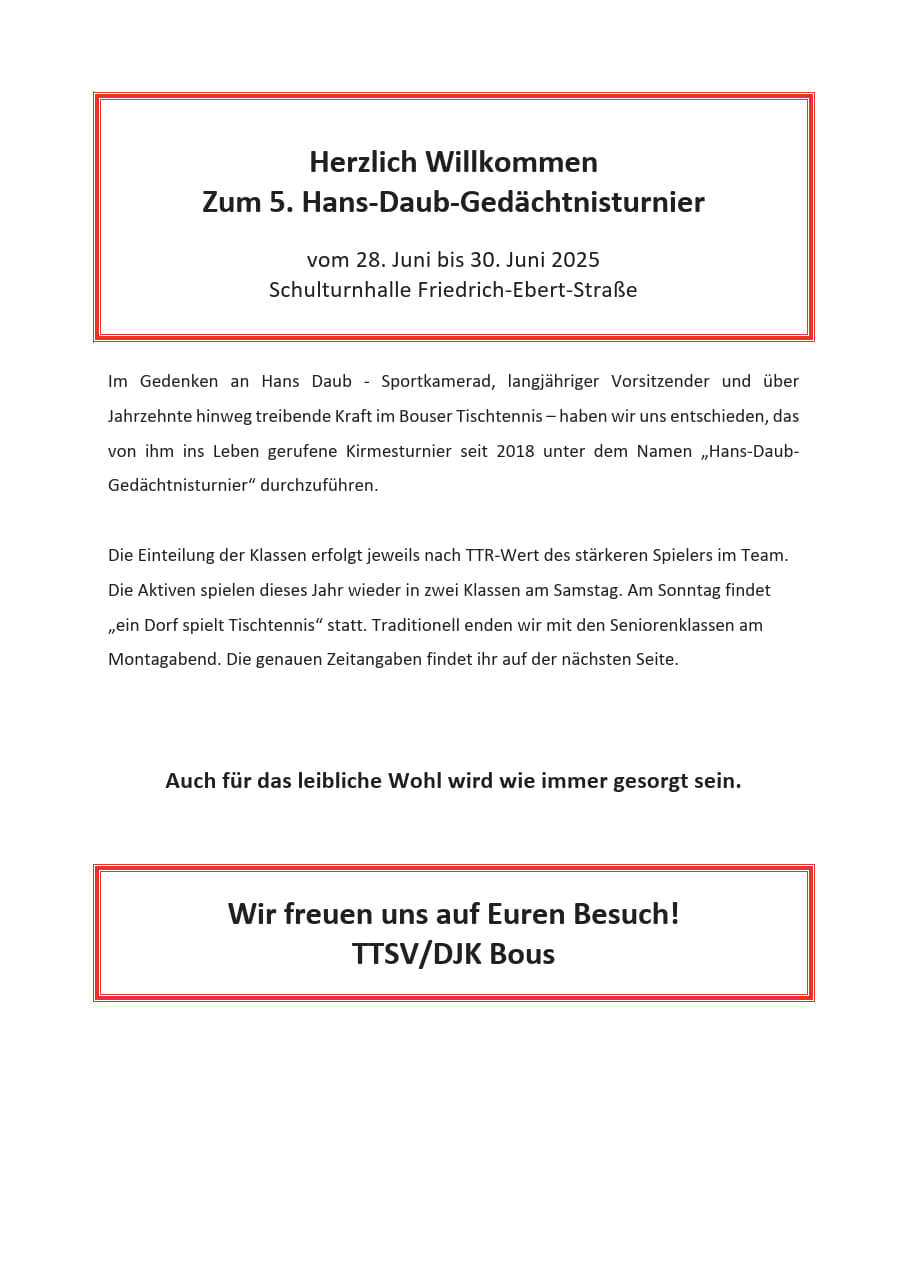 Herzlich Willkommen
Zum 5. Hans-Daub-Gedächtnisturnier

vom 28. Juni bis 30. Juni 2025
Schulturnhalle Friedrich-Ebert-Straße

Im Gedenken an Hans Daub - Sportkamerad, langjähriger Vorsitzender und über Jahrzehnte hinweg treibende Kraft im Bouser Tischtennis – haben wir uns entschieden, das von ihm ins Leben gerufene Kirmesturnier seit 2018 unter dem Namen „Hans-Daub-Gedächtnisturnier“ durchzuführen.

Die Einteilung der Klassen erfolgt jeweils nach TTR-Wert des stärkeren Spielers im Team. Die Aktiven spielen dieses Jahr wieder in zwei Klassen am Samstag. Am Sonntag findet „ein Dorf spielt Tischtennis“ statt. Traditionell enden wir mit den Seniorenklassen am Montagabend. Die genauen Zeitangaben findet ihr auf der nächsten Seite.

Auch für das leibliche Wohl wird wie immer gesorgt sein.

Wir freuen uns auf Euren Besuch!
TTSV/DJK Bous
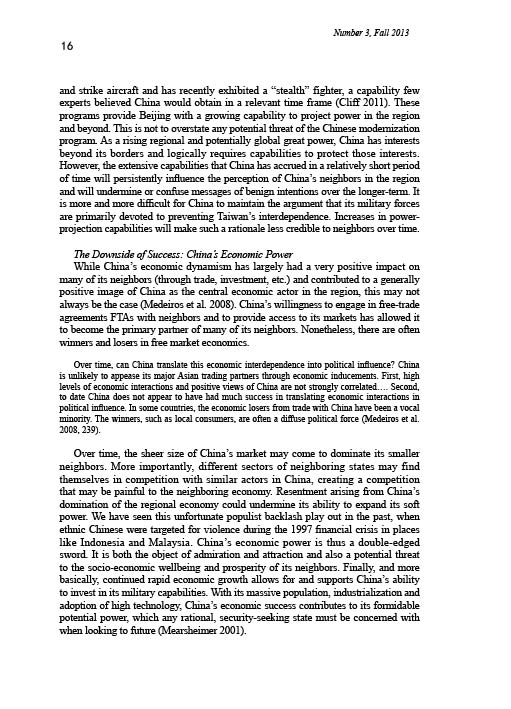 Number 3, Fall 2013

16

and strike aircraft and has recently exhibited a "stealth" fighter, a capability few experts believed China would obtain in a relevant time frame (Cliff 2011). These programs provide Beijing with a growing capability to project power in the region and beyond. This is not to overstate any potential threat of the Chinese modernization program. As a rising regional and potentially global great power, China has interests beyond its borders and logically requires capabilities to protect those interests. However, the extensive capabilities that China has accrued in a relatively short period of time will persistently influence the perception of China's neighbors in the region and will undermine or confuse messages of benign intentions over the longer-term. It is more and more difficult for China to maintain the argument that its military forces are primarily devoted to preventing Taiwan's interdependence. Increases in power-projection capabilities will make such a rationale less credible to neighbors over time.

The Downside of Success: China's Economic Power

While China's economic dynamism has largely had a very positive impact on many of its neighbors (through trade, investment, etc.) and contributed to a generally positive image of China as the central economic actor in the region, this may not always be the case (Medeiros et al. 2008). China's willingness to engage in free-trade agreements FTAs with neighbors and to provide access to its markets has allowed it to become the primary partner of many of its neighbors. Nonetheless, there are often winners and losers in free market economics.

Over time, can China translate this economic interdependence into political influence? China is unlikely to appease its major Asian trading partners through economic inducements. First, high levels of economic interactions and positive views of China are not strongly correlated.... Second, to date China does not appear to have had much success in translating economic interactions in political influence. In some countries, the economic losers from trade with China have been a vocal minority. The winners, such as local consumers, are often a diffuse political force (Medeiros et al. 2008, 239).

Over time, the sheer size of China's market may come to dominate its smaller neighbors. More importantly, different sectors of neighboring states may find themselves in competition with similar actors in China, creating a competition that may be painful to the neighboring economy. Resentment arising from China's domination of the regional economy could undermine its ability to expand its soft power. We have seen this unfortunate populist backlash play out in the past, when ethnic Chinese were targeted for violence during the 1997 financial crisis in places like Indonesia and Malaysia. China's economic power is thus a double-edged sword. It is both the object of admiration and attraction and also a potential threat to the socio-economic wellbeing and prosperity of its neighbors. Finally, and more basically, continued rapid economic growth allows for and supports China's ability to invest in its military capabilities. With its massive population, industrialization and adoption of high technology, China's economic success contributes to its formidable potential power, which any rational, security-seeking state must be concerned with when looking to future (Mearsheimer 2001).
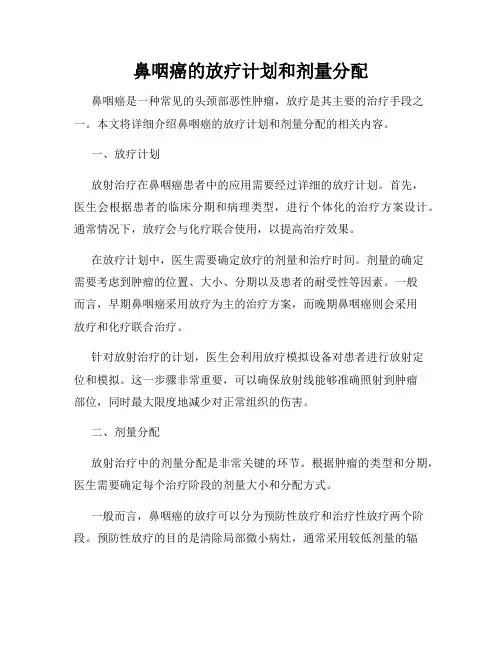 鼻咽癌的放疗计划和剂量分配

鼻咽癌是一种常见的头颈部恶性肿瘤，放疗是其主要的治疗手段之一。本文将详细介绍鼻咽癌的放疗计划和剂量分配的相关内容。

一、放疗计划

放射治疗在鼻咽癌患者中的应用需要经过详细的放疗计划。首先，医生会根据患者的临床分期和病理类型，进行个体化的治疗方案设计。通常情况下，放疗会与化疗联合使用，以提高治疗效果。

在放疗计划中，医生需要确定放疗的剂量和治疗时间。剂量的确定需要考虑到肿瘤的位置、大小、分期以及患者的耐受性等因素。一般而言，早期鼻咽癌采用放疗为主的治疗方案，而晚期鼻咽癌则会采用放疗和化疗联合治疗。

针对放射治疗的计划，医生会利用放疗模拟设备对患者进行放射定位和模拟。这一步骤非常重要，可以确保放射线能够准确照射到肿瘤部位，同时最大限度地减少对正常组织的伤害。

二、剂量分配

放射治疗中的剂量分配是非常关键的环节。根据肿瘤的类型和分期，医生需要确定每个治疗阶段的剂量大小和分配方式。

一般而言，鼻咽癌的放疗可以分为预防性放疗和治疗性放疗两个阶段。预防性放疗的目的是清除局部微小病灶，通常采用较低剂量的辐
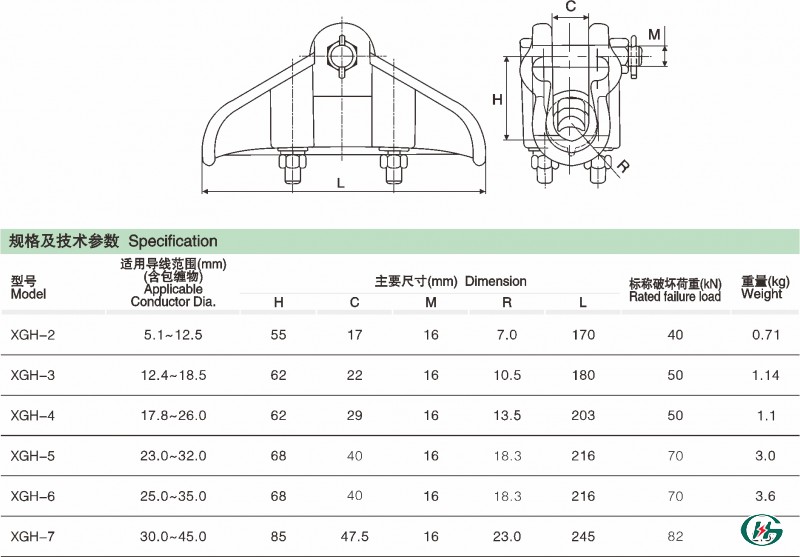 C

M

H

R

L

规格及技术参数 Specification

| 型号 Model | 适用导线范围(mm) (含包缠物) Applicable Conductor Dia. | 主要尺寸(mm) Dimension H | C | M | R | L | 标称破坏荷重(kN) Rated failure load | 重量(kg) Weight |
|---|---|---|---|---|---|---|---|---|
| XGH-2 | 5.1~12.5 | 55 | 17 | 16 | 7.0 | 170 | 40 | 0.71 |
| XGH-3 | 12.4~18.5 | 62 | 22 | 16 | 10.5 | 180 | 50 | 1.14 |
| XGH-4 | 17.8~26.0 | 62 | 29 | 16 | 13.5 | 203 | 50 | 1.1 |
| XGH-5 | 23.0~32.0 | 68 | 40 | 16 | 18.3 | 216 | 70 | 3.0 |
| XGH-6 | 25.0~35.0 | 68 | 40 | 16 | 18.3 | 216 | 70 | 3.6 |
| XGH-7 | 30.0~45.0 | 85 | 47.5 | 16 | 23.0 | 245 | 82 | |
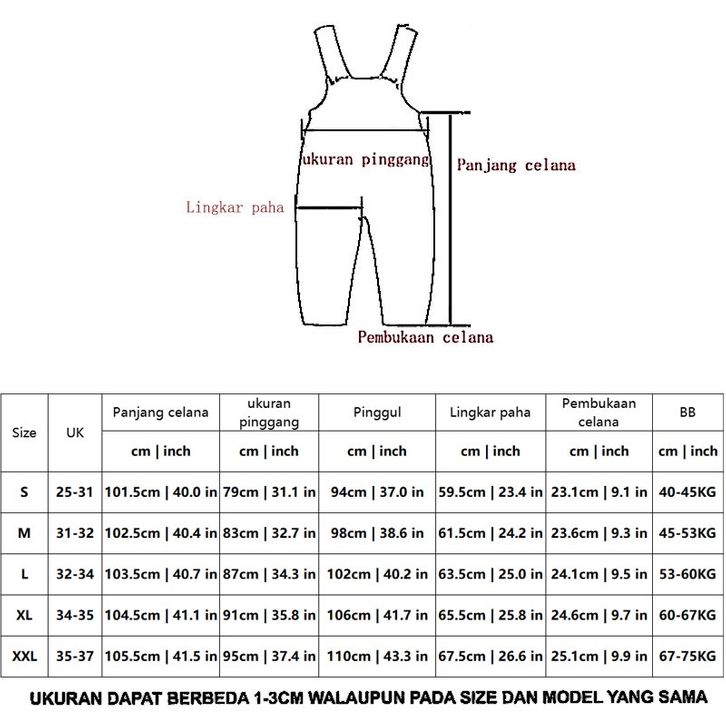 ukuran pinggang
Panjang celana
Lingkar paha
Pembukaan celana

| Size | UK | Panjang celana | ukuran pinggang | Pinggul | Lingkar paha | Pembukaan celana | BB |
|---|---|---|---|---|---|---|---|
| | | cm \| inch | cm \| inch | cm \| inch | cm \| inch | cm \| inch | cm \| inch |
| S | 25-31 | 101.5cm \| 40.0 in | 79cm \| 31.1 in | 94cm \| 37.0 in | 59.5cm \| 23.4 in | 23.1cm \| 9.1 in | 40-45KG |
| M | 31-32 | 102.5cm \| 40.4 in | 83cm \| 32.7 in | 98cm \| 38.6 in | 61.5cm \| 24.2 in | 23.6cm \| 9.3 in | 45-53KG |
| L | 32-34 | 103.5cm \| 40.7 in | 87cm \| 34.3 in | 102cm \| 40.2 in | 63.5cm \| 25.0 in | 24.1cm \| 9.5 in | 53-60KG |
| XL | 34-35 | 104.5cm \| 41.1 in | 91cm \| 35.8 in | 106cm \| 41.7 in | 65.5cm \| 25.8 in | 24.6cm \| 9.7 in | 60-67KG |
| XXL | 35-37 | 105.5cm \| 41.5 in | 95cm \| 37.4 in | 110cm \| 43.3 in | 67.5cm \| 26.6 in | 25.1cm \| 9.9 in | 67-75KG |

UKURAN DAPAT BERBEDA 1-3CM WALAUPUN PADA SIZE DAN MODEL YANG SAMA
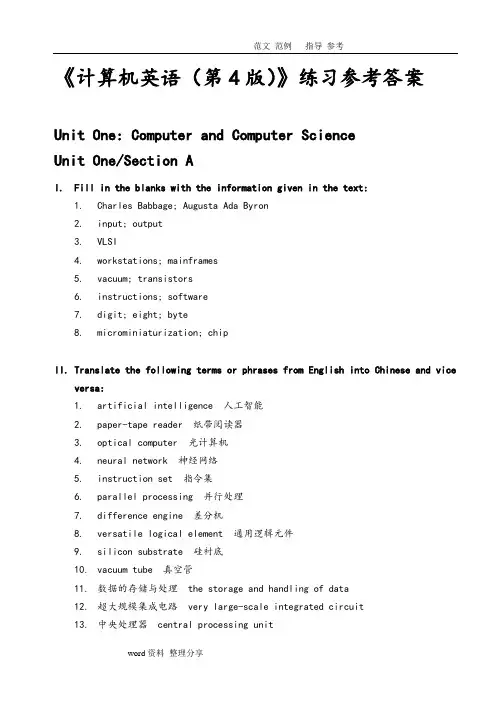 范文 范例 指导 参考

《计算机英语（第4版）》练习参考答案

Unit One: Computer and Computer Science

Unit One/Section A

I. Fill in the blanks with the information given in the text:

1. Charles Babbage; Augusta Ada Byron
2. input; output
3. VLSI
4. workstations; mainframes
5. vacuum; transistors
6. instructions; software
7. digit; eight; byte
8. microminiaturization; chip

II. Translate the following terms or phrases from English into Chinese and vice versa:

1. artificial intelligence 人工智能
2. paper-tape reader 纸带阅读器
3. optical computer 光计算机
4. neural network 神经网络
5. instruction set 指令集
6. parallel processing 并行处理
7. difference engine 差分机
8. versatile logical element 通用逻辑元件
9. silicon substrate 硅衬底
10. vacuum tube 真空管
11. 数据的存储与处理 the storage and handling of data
12. 超大规模集成电路 very large-scale integrated circuit
13. 中央处理器 central processing unit

word资料 整理分享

-- Your goal --
When a line in the listing has the word "Panjang", return that line.

-- Reply --
Panjang celana
| Size | UK | Panjang celana | ukuran pinggang | Pinggul | Lingkar paha | Pembukaan celana | BB |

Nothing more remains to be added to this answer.